◆ **Task brief**:
Return every line of the data below that includes the string "Zealand".

◆ **Task data**:
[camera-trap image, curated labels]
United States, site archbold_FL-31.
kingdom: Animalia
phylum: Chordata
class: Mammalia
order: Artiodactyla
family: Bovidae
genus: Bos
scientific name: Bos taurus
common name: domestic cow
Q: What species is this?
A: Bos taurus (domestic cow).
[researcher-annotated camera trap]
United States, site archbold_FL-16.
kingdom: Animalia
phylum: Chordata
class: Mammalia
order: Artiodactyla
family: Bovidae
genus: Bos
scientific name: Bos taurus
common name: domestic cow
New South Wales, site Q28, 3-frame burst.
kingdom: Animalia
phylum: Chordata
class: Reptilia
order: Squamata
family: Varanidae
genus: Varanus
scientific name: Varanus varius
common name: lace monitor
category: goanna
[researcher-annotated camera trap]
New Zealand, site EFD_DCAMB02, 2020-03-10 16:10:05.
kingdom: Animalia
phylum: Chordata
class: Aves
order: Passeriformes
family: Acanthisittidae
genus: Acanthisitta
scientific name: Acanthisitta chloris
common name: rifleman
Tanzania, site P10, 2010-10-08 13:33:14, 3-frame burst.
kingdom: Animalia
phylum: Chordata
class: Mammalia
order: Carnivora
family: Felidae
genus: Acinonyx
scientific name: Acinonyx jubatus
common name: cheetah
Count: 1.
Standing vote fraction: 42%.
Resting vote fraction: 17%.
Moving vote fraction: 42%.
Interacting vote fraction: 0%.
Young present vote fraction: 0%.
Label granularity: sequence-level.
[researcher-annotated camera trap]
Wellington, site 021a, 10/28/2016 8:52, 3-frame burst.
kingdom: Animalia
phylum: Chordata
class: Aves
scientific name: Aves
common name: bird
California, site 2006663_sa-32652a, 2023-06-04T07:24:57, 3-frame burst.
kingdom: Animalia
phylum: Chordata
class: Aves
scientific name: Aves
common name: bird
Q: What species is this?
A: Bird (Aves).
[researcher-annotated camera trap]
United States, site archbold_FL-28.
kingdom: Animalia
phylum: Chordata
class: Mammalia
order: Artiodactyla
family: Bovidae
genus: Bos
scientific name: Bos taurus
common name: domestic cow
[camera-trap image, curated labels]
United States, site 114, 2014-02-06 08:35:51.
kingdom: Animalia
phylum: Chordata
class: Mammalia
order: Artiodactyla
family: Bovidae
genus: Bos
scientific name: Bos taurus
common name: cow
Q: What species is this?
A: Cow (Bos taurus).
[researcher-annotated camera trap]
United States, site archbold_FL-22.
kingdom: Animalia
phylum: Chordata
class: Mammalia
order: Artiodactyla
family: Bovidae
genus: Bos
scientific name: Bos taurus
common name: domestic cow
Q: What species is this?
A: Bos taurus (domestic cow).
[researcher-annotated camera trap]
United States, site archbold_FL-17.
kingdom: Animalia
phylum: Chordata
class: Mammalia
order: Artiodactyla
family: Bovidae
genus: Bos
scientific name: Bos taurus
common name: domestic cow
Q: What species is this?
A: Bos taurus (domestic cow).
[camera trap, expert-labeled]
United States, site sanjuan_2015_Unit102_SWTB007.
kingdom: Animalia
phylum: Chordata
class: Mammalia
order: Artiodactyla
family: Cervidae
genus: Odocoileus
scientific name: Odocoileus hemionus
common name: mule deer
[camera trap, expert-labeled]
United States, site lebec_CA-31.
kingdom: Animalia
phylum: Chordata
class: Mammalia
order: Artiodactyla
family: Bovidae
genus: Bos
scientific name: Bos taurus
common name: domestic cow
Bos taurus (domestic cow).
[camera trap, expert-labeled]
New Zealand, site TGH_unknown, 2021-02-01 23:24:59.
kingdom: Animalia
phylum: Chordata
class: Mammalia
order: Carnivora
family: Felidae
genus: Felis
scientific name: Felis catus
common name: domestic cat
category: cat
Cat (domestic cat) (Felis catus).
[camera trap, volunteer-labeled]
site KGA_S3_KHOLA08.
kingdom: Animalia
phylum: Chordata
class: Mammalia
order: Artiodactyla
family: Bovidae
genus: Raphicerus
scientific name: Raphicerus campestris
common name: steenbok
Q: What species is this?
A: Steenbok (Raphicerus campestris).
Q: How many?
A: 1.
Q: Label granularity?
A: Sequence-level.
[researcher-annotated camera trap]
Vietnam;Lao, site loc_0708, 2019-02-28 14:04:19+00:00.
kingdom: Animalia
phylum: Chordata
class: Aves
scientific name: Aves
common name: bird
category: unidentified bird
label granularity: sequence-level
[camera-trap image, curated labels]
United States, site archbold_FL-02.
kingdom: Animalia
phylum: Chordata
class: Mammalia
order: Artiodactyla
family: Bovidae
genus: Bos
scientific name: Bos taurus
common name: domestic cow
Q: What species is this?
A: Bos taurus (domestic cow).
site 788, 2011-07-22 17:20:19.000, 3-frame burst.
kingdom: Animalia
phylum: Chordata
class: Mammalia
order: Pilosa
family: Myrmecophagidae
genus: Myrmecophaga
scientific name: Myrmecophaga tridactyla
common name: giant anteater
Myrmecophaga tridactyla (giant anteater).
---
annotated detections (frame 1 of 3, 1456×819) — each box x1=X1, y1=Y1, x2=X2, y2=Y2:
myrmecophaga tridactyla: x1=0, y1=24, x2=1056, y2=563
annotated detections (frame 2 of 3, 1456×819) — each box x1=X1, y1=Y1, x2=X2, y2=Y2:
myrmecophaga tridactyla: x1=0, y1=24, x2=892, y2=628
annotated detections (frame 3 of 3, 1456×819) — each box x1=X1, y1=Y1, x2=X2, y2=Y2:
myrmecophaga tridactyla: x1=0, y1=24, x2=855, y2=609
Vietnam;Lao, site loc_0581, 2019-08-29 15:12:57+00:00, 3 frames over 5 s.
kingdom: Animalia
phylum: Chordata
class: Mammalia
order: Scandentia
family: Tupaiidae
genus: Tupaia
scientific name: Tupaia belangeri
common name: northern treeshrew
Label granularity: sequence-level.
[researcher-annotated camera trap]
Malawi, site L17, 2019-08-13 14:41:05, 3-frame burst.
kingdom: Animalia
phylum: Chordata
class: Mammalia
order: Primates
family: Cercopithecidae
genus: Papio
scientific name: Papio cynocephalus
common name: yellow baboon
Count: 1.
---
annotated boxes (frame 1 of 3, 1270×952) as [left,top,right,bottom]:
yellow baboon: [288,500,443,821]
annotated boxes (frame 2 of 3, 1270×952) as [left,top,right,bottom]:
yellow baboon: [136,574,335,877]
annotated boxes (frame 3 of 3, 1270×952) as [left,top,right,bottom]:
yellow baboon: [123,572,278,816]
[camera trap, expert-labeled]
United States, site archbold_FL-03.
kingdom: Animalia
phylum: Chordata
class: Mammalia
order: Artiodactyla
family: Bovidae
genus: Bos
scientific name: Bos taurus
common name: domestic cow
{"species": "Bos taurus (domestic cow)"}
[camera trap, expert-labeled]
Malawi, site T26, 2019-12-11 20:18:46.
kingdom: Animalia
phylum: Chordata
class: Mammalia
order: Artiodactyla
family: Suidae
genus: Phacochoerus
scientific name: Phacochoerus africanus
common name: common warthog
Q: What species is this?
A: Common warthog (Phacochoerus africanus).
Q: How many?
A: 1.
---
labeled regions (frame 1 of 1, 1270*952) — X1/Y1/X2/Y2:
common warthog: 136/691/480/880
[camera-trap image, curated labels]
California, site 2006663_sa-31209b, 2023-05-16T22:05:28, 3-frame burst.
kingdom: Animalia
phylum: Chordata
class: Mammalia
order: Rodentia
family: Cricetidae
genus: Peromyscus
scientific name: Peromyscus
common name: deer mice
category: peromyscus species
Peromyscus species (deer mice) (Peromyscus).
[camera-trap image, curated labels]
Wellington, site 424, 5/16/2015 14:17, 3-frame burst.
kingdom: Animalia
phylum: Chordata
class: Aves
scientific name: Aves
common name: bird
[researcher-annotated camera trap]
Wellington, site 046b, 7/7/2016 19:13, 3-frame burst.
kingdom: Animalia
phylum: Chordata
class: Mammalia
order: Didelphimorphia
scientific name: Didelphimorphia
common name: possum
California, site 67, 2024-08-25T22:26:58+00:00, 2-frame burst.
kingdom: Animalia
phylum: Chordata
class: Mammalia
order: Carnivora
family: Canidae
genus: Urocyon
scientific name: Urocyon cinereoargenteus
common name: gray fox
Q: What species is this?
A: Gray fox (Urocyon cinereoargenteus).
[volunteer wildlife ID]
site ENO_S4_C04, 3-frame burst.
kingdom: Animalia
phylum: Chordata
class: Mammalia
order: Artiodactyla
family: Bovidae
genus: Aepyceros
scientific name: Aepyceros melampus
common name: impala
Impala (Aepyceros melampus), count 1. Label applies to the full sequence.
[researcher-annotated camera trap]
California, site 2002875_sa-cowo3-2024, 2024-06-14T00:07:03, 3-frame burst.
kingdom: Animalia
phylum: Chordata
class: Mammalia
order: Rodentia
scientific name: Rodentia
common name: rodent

◆ **Result for this exercise**:
New Zealand, site EFD_DCAMB02, 2020-03-10 16:10:05.
New Zealand, site TGH_unknown, 2021-02-01 23:24:59.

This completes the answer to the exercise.